Es ist höchste Zeit, dass dieses System der Ausbeutung und prekären Lebenssituationen ein Ende findet. Wir fordern deshalb:
- Ein Gehaltsabschluss, der mindestens die Inflation abdeckt und der steigenden Teuerung gerecht wird!
- Abschaffung des Paragraph 109 (UG) bzw. dessen Neuverhandlung mit Einbeziehung des Mittel/Unterbaus!
- Vielfältigere Perspektiven und Karrierewege: Mehr und der Diversität der Aufgaben angemessene unbefristete Stellen an den Universitäten!
- Eine Erhöhung der Basisabgeltung für die Universitäten, gebunden an nachhaltige Personalpolitik und ausfinanzierte Forschung!
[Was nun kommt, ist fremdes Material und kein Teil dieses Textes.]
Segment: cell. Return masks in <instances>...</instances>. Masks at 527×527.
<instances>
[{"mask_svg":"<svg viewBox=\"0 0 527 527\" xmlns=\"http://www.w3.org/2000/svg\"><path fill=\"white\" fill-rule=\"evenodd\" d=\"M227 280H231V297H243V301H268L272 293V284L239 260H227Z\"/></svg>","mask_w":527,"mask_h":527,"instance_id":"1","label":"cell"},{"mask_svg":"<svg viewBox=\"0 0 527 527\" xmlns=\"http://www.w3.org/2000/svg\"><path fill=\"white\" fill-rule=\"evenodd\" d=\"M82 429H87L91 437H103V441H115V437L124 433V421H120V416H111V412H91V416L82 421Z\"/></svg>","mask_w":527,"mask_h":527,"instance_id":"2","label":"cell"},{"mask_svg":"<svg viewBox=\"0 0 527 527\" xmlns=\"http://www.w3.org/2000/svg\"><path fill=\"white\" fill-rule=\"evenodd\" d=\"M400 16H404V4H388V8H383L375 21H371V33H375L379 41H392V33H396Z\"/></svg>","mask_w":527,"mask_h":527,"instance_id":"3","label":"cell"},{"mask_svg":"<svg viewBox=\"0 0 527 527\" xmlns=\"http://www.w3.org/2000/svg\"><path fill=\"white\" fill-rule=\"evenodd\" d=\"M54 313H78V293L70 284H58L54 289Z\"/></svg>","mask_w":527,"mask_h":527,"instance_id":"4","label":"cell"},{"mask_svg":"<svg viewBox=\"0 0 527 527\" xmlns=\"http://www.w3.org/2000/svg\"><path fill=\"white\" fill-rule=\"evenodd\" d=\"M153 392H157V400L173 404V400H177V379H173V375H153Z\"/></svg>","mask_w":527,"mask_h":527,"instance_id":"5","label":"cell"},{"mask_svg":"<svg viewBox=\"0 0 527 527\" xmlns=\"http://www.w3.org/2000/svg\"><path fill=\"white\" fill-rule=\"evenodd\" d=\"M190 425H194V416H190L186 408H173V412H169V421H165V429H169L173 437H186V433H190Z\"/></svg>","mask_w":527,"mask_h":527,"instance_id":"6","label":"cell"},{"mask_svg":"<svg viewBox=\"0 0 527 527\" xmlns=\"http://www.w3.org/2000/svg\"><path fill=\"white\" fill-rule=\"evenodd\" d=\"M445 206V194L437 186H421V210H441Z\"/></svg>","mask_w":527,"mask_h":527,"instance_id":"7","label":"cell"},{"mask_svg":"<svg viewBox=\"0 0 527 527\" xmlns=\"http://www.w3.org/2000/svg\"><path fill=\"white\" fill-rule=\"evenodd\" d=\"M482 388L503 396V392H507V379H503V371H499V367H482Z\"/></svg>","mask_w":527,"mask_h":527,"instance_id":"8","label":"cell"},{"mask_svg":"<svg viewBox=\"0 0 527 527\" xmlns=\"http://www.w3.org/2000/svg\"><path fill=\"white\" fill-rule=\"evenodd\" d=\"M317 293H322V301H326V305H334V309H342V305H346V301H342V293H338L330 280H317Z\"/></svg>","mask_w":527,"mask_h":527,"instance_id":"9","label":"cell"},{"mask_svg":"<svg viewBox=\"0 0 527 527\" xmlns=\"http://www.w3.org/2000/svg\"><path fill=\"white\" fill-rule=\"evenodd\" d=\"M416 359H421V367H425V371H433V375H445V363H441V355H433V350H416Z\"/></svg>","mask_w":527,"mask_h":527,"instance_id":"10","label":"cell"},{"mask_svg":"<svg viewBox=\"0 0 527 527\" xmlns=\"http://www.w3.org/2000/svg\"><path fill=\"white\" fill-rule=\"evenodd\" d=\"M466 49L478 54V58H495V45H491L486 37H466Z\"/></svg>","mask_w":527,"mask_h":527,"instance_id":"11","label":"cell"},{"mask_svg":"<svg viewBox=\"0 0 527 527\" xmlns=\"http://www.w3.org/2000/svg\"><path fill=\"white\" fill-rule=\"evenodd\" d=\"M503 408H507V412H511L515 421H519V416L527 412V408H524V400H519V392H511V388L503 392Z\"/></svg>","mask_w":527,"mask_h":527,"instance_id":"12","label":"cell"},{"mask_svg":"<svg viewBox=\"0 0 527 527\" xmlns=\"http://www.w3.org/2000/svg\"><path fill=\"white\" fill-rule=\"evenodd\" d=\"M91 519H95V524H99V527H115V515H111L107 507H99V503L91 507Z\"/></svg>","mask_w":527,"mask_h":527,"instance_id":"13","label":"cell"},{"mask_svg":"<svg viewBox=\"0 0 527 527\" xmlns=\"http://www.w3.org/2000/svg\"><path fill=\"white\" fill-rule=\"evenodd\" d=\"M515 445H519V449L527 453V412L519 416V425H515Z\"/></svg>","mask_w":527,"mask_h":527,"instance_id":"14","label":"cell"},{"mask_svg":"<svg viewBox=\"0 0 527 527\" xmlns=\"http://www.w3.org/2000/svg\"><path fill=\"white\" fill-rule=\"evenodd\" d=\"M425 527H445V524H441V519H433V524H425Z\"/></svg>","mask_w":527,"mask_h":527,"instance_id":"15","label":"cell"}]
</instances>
Es gilt das in der Politik etablierte Verständnis von Universitäten als gewinnorientierte Unternehmen endgültig zu verwerfen, in denen Mitarbeiter*innen als austauschbare Ressourcen verstanden werden. Wir sollten endlich damit beginnen, Universitäten als einen demokratisch organisierten Ort der Forschung, Lehre, und Entfaltung zu begreifen und zu verwirklichen. Universitäten, mit Forscher*innen und Lehrendenden, die nicht um ihre Anstellungen fürchten müssen und Student*innen, die sich nicht in prekären Lebenssituationen arrangieren müssen, können in einem solchen Umfeld ihre Kreativität, Wissen, und Begeisterung für ihr jeweiliges Forschungsgebiet nutzen und gemeinsam an Lösungen zur Bewältigung der bedrohlichen multiplen Krisen – Klimakrise, Sozialkrise, Energiekrise, Inflation – arbeiten. Im Moment bringt sich diese Regierung und vorneweg Bildungsminister Polaschek mit dieser unglaublichen Kurzsichtigkeit leider selbst und uns alle um diese Chance.